━━━━━ Текст страницы

Традиционные представления, связанные сначала с местом как обитаемым людьми пространством, а потом с площадкой под строительство храма, дома, города, поселения, моделирующих человеческий мир, довольно устойчивы и сохраняются до конца ХХ века.

Показательны в этом отношении рассуждения А. И. Герцена о трагической судьбе архитектора А. Л. Витберга, с которым он встретился в ссылке. Причину неудач и краха Витберга Герцен видит в особенностях творчества художника и в мистической насыщенности его профессии:

Нет ни одного искусства, которое было бы роднее мистицизму, чем зодчество; отвлеченное, геометрическое, немо-музыкальное, бесстрастное, оно живет символикой, образом, намеком ‹…›. Здание ищет обитателя, это очерченное, расчищенное место, это – обстановка, броня черепахи, раковина моллюска [Герцен, IV, 271].

За герценовским термином «мистицизм», по крайней мере здесь, просматриваются такие понятия, как мифологичность, сакральность, ритуальность. Эмоциональный герценовский рассказ о трагической судьбе одаренной личности художника, живущего идеями своего века, вольно или невольно постоянно обращается к архаическим пространственным концептам – обитаемого места и его космогонической расчистки, своего и чужого пространства, магической черты и построения обороны, защиты, преграды злу.

━━━━━━━━━━
━━━━━ Исходные данные

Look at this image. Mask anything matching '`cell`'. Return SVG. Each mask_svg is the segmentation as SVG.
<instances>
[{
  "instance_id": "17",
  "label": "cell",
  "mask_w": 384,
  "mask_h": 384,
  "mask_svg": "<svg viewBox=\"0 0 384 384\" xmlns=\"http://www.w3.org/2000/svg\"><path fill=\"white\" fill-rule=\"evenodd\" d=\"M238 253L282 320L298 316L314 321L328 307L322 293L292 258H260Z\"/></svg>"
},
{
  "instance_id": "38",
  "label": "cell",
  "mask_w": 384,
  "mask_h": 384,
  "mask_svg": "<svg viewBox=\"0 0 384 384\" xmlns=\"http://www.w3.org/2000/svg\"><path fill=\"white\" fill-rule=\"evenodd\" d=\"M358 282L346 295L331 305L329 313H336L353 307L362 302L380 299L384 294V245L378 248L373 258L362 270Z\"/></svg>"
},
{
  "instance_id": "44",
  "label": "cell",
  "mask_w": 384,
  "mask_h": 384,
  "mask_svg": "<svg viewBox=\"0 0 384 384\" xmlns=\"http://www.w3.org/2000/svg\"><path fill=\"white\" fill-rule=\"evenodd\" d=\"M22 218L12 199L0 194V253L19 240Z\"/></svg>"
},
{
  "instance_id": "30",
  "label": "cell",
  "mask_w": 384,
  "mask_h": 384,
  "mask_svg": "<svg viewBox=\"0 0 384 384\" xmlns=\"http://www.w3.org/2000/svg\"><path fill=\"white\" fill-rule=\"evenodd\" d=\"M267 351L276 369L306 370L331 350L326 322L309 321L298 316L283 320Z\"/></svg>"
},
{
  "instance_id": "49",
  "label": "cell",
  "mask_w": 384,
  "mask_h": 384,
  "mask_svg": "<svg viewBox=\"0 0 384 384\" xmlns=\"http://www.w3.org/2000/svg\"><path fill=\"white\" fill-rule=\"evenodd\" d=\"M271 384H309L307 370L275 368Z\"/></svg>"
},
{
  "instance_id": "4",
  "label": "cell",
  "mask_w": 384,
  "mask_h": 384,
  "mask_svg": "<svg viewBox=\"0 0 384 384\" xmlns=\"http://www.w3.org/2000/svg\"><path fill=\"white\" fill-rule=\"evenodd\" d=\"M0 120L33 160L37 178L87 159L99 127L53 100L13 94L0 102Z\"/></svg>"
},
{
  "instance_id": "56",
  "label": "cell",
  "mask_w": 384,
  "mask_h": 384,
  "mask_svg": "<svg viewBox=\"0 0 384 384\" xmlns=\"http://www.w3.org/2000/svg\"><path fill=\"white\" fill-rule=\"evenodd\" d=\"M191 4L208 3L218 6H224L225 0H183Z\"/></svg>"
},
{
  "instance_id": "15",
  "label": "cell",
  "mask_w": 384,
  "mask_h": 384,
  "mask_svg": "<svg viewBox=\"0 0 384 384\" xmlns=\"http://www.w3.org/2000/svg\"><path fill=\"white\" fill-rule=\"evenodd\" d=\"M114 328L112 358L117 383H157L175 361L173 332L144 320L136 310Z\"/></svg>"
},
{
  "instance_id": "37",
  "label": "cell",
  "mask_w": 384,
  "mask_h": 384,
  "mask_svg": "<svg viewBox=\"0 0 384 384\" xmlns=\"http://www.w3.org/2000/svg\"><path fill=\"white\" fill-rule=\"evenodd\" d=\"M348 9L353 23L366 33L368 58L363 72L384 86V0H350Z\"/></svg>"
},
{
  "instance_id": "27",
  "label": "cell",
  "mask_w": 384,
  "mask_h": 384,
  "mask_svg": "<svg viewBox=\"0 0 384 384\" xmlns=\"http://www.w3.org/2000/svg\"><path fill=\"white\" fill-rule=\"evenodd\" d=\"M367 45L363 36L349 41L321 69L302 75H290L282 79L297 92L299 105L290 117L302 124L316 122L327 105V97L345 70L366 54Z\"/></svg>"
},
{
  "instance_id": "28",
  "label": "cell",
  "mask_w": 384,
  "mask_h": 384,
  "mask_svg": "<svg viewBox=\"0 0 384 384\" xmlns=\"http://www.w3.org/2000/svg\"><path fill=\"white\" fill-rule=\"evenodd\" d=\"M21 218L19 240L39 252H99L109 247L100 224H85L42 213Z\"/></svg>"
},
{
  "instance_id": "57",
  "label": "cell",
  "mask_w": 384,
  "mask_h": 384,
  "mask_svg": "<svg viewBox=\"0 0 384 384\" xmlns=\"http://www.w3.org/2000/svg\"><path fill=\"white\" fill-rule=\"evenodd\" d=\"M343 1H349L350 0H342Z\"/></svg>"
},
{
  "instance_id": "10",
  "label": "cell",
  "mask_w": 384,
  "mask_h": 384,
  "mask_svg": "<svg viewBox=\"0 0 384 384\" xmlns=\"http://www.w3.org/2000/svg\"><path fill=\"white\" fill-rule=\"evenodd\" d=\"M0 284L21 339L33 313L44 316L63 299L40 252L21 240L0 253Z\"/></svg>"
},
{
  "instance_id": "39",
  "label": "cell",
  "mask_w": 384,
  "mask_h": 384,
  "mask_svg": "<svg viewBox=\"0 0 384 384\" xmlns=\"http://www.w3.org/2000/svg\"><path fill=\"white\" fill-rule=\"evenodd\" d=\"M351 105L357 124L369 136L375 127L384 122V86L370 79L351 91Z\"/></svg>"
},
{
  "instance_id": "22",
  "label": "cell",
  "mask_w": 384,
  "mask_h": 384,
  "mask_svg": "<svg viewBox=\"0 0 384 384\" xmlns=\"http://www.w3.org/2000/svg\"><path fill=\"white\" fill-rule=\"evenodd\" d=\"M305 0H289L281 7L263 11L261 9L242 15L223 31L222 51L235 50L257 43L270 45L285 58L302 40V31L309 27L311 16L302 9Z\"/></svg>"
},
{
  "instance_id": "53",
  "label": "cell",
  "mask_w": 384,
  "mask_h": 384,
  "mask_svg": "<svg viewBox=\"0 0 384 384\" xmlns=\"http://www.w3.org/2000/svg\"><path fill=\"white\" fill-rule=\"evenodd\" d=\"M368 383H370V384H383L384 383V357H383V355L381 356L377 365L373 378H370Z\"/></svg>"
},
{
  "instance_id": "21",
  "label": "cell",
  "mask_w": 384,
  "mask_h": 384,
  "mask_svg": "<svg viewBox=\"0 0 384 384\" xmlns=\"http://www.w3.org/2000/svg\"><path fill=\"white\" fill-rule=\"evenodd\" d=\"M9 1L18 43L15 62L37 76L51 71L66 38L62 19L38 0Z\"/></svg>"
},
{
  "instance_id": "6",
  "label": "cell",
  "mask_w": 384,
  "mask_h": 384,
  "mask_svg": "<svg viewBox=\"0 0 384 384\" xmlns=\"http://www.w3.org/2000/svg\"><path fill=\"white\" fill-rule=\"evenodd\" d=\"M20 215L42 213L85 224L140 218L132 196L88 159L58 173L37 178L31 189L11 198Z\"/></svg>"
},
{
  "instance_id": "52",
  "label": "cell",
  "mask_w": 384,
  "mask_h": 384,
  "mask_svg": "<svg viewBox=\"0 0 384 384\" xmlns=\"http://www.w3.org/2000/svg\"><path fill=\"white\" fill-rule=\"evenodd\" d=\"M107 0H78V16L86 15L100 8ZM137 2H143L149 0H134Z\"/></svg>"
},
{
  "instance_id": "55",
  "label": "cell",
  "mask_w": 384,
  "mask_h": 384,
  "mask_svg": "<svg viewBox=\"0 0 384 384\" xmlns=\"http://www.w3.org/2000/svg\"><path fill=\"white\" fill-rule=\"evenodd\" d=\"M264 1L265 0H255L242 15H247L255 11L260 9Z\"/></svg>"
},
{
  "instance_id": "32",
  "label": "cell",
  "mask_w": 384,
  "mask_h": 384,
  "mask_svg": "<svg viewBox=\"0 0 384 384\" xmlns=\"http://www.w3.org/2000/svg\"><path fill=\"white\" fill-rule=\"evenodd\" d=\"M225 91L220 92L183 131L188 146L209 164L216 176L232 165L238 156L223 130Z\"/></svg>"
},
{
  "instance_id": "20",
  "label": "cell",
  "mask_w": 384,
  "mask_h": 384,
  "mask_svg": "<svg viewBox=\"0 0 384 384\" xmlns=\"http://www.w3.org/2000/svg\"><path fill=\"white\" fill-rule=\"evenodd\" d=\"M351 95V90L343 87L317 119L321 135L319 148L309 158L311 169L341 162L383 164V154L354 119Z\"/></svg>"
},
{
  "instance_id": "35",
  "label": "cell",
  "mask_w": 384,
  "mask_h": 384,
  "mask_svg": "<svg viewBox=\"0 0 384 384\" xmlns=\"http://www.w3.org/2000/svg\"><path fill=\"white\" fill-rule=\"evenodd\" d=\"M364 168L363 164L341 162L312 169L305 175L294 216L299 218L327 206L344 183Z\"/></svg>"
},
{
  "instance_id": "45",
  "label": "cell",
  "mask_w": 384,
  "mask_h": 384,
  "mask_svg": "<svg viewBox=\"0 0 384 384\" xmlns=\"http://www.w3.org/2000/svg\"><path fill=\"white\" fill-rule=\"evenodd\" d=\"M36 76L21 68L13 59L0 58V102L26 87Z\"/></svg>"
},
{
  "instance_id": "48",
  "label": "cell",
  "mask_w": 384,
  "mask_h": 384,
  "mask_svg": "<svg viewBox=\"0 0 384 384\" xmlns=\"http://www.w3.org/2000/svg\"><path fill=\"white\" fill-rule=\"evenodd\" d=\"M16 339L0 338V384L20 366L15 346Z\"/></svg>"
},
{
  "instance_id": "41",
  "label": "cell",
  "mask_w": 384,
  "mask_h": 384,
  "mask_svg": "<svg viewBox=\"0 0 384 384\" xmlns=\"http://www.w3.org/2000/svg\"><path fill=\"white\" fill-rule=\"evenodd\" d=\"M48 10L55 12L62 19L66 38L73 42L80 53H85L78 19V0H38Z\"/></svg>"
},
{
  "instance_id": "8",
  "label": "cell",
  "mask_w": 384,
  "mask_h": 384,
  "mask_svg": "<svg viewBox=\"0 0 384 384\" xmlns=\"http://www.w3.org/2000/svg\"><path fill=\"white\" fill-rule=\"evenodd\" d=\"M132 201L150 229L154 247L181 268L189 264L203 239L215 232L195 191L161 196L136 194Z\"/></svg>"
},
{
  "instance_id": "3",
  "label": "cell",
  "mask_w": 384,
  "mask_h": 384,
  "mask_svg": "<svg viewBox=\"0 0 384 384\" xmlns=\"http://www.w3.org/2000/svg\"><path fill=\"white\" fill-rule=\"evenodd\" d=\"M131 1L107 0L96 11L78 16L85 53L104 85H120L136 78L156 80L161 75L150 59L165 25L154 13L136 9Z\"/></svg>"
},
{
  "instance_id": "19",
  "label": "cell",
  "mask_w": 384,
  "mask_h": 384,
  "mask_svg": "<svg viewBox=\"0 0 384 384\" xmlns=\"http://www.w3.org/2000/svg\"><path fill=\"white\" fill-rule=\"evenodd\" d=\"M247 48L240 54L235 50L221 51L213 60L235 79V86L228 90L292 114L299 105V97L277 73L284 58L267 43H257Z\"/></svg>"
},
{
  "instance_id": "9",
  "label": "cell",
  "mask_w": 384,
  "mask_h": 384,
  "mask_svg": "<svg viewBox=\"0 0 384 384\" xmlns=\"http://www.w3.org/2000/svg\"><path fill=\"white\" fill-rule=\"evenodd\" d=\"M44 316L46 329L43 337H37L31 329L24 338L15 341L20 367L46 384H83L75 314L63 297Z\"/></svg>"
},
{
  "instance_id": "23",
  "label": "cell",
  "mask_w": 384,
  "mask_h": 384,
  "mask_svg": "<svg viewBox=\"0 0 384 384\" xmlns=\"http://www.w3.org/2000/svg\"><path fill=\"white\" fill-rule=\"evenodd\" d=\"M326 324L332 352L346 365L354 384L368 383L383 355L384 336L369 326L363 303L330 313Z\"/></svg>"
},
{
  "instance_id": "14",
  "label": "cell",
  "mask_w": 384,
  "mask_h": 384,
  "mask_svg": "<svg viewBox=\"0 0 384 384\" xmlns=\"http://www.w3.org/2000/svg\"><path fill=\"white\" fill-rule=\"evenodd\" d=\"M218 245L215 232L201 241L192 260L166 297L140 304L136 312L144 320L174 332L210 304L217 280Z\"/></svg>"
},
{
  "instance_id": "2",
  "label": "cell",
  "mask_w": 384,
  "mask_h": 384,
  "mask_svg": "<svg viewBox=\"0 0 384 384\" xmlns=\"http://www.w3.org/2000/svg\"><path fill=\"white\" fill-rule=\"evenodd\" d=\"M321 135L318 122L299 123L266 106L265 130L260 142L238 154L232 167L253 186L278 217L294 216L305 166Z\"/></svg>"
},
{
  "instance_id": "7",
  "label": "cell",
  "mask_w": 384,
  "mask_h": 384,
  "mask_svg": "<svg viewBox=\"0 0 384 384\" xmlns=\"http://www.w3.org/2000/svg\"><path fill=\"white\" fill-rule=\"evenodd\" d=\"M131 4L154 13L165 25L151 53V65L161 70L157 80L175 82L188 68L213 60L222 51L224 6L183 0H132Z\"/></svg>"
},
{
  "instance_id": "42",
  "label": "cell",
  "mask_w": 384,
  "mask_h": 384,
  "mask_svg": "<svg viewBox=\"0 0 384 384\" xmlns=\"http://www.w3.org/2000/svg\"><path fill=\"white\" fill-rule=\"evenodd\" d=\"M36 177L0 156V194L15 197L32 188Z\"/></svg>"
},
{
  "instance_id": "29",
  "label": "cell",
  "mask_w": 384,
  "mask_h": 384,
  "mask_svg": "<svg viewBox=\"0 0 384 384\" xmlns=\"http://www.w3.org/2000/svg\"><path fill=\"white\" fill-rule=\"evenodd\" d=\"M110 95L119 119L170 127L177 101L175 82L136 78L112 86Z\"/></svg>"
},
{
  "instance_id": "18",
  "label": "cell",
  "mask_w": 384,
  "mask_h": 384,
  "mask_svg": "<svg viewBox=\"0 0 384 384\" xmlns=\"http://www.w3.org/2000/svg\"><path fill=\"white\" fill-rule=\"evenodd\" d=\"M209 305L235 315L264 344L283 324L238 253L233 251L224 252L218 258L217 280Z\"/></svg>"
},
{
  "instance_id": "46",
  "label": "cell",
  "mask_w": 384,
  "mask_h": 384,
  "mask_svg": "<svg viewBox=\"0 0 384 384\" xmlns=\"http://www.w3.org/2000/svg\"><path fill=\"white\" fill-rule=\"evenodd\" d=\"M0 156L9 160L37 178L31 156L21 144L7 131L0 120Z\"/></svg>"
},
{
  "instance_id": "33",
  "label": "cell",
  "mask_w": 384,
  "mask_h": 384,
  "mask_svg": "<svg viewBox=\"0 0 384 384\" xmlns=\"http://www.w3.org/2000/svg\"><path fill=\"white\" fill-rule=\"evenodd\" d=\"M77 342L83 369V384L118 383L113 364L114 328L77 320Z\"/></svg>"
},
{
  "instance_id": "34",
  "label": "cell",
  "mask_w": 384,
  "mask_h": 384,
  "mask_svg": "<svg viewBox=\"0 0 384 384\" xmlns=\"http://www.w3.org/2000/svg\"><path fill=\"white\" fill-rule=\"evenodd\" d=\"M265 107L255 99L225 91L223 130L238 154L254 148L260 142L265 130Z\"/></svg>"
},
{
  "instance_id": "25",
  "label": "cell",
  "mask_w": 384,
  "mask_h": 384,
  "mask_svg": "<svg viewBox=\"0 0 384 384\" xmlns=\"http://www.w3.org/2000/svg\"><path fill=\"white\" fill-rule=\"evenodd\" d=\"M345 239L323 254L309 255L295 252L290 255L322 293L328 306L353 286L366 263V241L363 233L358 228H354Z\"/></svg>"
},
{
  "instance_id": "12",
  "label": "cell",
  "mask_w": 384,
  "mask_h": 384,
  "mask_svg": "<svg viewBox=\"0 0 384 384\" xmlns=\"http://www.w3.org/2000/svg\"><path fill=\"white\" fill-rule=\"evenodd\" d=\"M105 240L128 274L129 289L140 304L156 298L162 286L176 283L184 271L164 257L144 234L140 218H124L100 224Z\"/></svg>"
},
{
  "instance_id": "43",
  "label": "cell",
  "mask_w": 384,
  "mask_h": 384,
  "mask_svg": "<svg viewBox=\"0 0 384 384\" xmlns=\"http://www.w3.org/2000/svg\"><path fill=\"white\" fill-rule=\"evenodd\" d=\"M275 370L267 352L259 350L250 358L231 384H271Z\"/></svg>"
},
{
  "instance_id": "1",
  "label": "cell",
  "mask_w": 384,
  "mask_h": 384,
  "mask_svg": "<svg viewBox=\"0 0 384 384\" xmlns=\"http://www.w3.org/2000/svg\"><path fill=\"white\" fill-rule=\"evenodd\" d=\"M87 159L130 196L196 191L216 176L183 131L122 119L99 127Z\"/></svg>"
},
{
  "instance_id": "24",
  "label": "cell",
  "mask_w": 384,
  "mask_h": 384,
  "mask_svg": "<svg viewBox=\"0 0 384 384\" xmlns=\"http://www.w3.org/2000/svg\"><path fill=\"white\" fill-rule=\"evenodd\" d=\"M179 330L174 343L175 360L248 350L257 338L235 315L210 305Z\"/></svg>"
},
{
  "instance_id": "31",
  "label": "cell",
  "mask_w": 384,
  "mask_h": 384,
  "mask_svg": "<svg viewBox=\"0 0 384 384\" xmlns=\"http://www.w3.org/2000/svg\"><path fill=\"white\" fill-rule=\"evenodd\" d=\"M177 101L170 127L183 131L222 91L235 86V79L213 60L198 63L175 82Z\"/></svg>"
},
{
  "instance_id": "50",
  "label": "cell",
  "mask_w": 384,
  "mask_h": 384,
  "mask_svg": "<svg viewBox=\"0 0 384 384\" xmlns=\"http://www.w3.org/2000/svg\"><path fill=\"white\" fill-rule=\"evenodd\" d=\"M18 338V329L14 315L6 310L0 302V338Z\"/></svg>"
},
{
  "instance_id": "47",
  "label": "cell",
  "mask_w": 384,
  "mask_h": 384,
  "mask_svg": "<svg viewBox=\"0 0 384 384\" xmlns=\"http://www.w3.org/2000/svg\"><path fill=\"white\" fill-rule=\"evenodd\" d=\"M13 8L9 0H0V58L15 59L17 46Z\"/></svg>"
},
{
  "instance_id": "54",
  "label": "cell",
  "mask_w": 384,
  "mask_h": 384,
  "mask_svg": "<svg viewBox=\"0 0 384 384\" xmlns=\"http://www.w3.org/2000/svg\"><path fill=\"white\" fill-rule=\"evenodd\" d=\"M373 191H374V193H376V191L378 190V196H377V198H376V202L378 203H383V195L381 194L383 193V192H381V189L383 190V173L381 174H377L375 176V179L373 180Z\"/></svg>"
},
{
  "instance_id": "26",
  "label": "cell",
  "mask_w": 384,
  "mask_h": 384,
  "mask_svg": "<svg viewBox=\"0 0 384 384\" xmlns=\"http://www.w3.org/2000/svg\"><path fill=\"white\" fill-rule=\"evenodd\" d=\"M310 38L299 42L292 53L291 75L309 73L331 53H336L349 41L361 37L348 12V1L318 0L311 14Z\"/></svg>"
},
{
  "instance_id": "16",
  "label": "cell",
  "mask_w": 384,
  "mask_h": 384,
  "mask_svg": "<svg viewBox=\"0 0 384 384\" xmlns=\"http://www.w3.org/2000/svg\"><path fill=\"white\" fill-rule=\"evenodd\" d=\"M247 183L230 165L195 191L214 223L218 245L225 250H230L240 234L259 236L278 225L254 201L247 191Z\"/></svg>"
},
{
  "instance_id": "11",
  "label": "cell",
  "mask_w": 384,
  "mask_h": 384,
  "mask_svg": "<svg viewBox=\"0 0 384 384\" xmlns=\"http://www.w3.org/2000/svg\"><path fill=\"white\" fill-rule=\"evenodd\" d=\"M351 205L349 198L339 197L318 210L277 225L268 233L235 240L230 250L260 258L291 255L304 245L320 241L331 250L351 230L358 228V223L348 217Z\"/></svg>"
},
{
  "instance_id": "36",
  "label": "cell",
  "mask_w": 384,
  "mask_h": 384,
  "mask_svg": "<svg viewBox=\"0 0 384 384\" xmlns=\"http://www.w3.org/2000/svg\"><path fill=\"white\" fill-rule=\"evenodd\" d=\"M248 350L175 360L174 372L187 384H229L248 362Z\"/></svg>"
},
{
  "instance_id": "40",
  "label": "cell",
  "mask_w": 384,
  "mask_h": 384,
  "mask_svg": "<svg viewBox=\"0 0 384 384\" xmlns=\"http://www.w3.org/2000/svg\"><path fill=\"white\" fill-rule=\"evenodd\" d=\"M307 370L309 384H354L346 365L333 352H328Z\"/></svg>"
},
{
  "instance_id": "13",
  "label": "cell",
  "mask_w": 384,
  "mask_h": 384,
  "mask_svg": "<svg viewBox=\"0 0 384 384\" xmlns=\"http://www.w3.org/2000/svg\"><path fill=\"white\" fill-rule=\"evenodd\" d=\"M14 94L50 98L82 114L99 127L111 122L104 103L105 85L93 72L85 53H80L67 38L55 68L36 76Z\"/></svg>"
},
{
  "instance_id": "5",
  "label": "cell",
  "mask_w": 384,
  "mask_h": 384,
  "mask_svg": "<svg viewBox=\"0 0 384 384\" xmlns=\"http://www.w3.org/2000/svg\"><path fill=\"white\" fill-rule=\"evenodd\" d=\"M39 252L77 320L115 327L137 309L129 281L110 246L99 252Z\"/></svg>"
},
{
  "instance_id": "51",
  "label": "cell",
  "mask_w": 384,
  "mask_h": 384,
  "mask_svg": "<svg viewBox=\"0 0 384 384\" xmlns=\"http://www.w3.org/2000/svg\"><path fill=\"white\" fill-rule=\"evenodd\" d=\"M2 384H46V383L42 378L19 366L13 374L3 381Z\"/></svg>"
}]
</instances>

━━━━━━━━━━

» **Формулировка задания**
Перепишите текст страницы целиком, слово в слово, сохранив все знаки препинания и деление на абзацы.

» **Решение задания**
Традиционные представления, связанные сначала с местом как обитаемым людьми пространством, а потом с площадкой под строительство храма, дома, города, поселения, моделирующих человеческий мир, довольно устойчивы и сохраняются до конца ХХ века.

Показательны в этом отношении рассуждения А. И. Герцена о трагической судьбе архитектора А. Л. Витберга, с которым он встретился в ссылке. Причину неудач и краха Витберга Герцен видит в особенностях творчества художника и в мистической насыщенности его профессии:

Нет ни одного искусства, которое было бы роднее мистицизму, чем зодчество; отвлеченное, геометрическое, немо-музыкальное, бесстрастное, оно живет символикой, образом, намеком ‹…›. Здание ищет обитателя, это очерченное, расчищенное место, это – обстановка, броня черепахи, раковина моллюска [Герцен, IV, 271].

За герценовским термином «мистицизм», по крайней мере здесь, просматриваются такие понятия, как мифологичность, сакральность, ритуальность. Эмоциональный герценовский рассказ о трагической судьбе одаренной личности художника, живущего идеями своего века, вольно или невольно постоянно обращается к архаическим пространственным концептам – обитаемого места и его космогонической расчистки, своего и чужого пространства, магической черты и построения обороны, защиты, преграды злу.